Award-winning children's author Sally Gardner today savaged the Government's proposed new national curriculum for stifling creativity in the classroom by leaving pupils with a diet of "exams, exams, exams, exams".

Ms Gardner, who was awarded the prestigious CILIP (Chartered Institute of Library and Information Professionals) Carnegie Medial for children's authors at a ceremony at the National History Museum at lunchtime today, said it was time for education and politics to divorce from each other.

"I come from a long line of lawyers, judges and hopeless marriages so consider myself an expert in the subject of divorce," she said in her acceptance speech. "Which is why I'd like to see a divorce in the case of politics versus state education.

"Over recent years this relationship has deteriorated beyond repair, forced schools and teachers to accommodate the whims and egos of ministers with virtually no knowledge of the departments they take over, bringing in policies that damage the future of a whole generation of children.

"What a hypocritical partner politics has turned out to be - it says it wants more children reading yet it forces libraries to close: says it wants more great diversity yet insists on uniform exams for all."

Ms Gardner, who herself is dyslexic and was written off as "unteachable" whilst at school in an age when the condition was not recognised, said: "Wouldn't it be better if we could let teachers do what they do best - teach. Not judge each child on a series of standardised tests. Let schools embrace, not exclude, those like me with a different way of thinking.

"Stop praising literacy with one hand and closing libraries with the other."

She said she had been brought up on a diet of Janet and John books as a child - "my nightmare, a reading scheme that I couldn't get out of, that I was forced to stay on until the age of 11, getting no further than Janet and John had a ball'".

Now, though, she added, John was an adviser to Education Secretary Michael Gove while Janet worked for education standards watchdog Ofsted "enjoying the terror her department can bring to schools and teachers alike".

"Both Janet and John agree with Mr Gove that learning by rote (or by rope as I call it - the gallows for the inquiring mind), is the only answer.

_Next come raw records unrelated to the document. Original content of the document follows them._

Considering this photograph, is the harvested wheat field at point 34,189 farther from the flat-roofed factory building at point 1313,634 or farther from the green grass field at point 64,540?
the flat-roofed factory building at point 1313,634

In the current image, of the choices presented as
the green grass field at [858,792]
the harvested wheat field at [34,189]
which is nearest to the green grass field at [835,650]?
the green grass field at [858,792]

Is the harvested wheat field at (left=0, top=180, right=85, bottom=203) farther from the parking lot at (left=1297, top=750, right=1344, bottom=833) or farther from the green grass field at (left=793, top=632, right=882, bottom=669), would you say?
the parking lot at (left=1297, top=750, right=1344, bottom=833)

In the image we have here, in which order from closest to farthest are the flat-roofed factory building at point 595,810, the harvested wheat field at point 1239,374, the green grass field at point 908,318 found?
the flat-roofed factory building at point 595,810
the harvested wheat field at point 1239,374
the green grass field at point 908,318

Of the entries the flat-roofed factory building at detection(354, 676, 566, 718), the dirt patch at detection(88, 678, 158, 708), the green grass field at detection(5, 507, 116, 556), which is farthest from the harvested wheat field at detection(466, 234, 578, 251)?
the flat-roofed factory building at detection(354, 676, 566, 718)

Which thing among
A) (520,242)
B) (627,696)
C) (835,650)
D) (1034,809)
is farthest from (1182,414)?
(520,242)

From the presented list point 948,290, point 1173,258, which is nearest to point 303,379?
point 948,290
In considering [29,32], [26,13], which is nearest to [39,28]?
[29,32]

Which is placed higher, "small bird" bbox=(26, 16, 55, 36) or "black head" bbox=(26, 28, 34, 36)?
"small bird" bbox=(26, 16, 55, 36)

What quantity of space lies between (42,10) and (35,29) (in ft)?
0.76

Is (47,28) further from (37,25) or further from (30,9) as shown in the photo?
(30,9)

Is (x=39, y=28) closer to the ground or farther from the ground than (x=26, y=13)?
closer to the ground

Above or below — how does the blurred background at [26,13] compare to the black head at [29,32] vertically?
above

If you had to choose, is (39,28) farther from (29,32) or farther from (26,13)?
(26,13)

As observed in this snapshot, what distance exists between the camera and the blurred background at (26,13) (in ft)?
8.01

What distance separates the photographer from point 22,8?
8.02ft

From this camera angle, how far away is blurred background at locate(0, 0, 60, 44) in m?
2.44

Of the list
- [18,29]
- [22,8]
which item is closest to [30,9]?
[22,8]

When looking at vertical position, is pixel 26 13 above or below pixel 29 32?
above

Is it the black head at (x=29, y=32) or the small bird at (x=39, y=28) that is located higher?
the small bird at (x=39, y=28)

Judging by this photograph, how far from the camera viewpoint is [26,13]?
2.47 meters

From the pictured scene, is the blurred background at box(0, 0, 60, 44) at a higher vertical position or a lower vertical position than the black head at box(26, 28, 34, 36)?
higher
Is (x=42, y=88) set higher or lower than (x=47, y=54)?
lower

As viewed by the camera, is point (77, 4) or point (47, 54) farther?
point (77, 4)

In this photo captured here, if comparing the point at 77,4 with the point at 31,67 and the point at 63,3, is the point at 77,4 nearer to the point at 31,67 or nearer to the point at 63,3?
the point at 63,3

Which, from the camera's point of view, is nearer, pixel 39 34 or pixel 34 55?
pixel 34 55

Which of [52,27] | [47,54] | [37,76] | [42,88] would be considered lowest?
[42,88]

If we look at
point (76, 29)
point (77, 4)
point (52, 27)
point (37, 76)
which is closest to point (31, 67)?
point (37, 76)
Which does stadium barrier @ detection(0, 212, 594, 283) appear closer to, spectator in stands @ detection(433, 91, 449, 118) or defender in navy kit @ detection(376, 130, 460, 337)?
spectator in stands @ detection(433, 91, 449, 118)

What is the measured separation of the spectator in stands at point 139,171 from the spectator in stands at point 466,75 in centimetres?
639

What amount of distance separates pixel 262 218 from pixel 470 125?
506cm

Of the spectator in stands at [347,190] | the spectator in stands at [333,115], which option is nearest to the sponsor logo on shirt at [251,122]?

Cut down on creativity, give the little blighters exams, exams, exams, exams until they all become good sheep."

She concluded: "Lastly, I would like to say: you can spell every word in the dictionary and know every grammar rule in the world but this does not make you a writer and it does not give you an imagination."

Sally Gardner won the coveted award for her novel, Maggot Moon, featuring an unlikely hero, Standish, who - like his creator is dyslexic and stands up to a sinister dictatorship while friends and family "disappear".

Yesterday she described her dyslexia as a "gift, adding: "Without books, I would not be a writer and without the zeal of librarians I would not have won this award.

"I believe teachers and librarians should be free to instil a life-long love of learning, without being policed by an outdated curriculum.

"I firmly believe Gove's new curriculum excludes rather than embraces those like me, and millions of others, with a different way of seeing and thinking."

Past winners of the medal include Arthur Ransome, C.S.Lewis, Terry Pratchett, Philip Pullman, Noel Streatfield and Penelope Lively.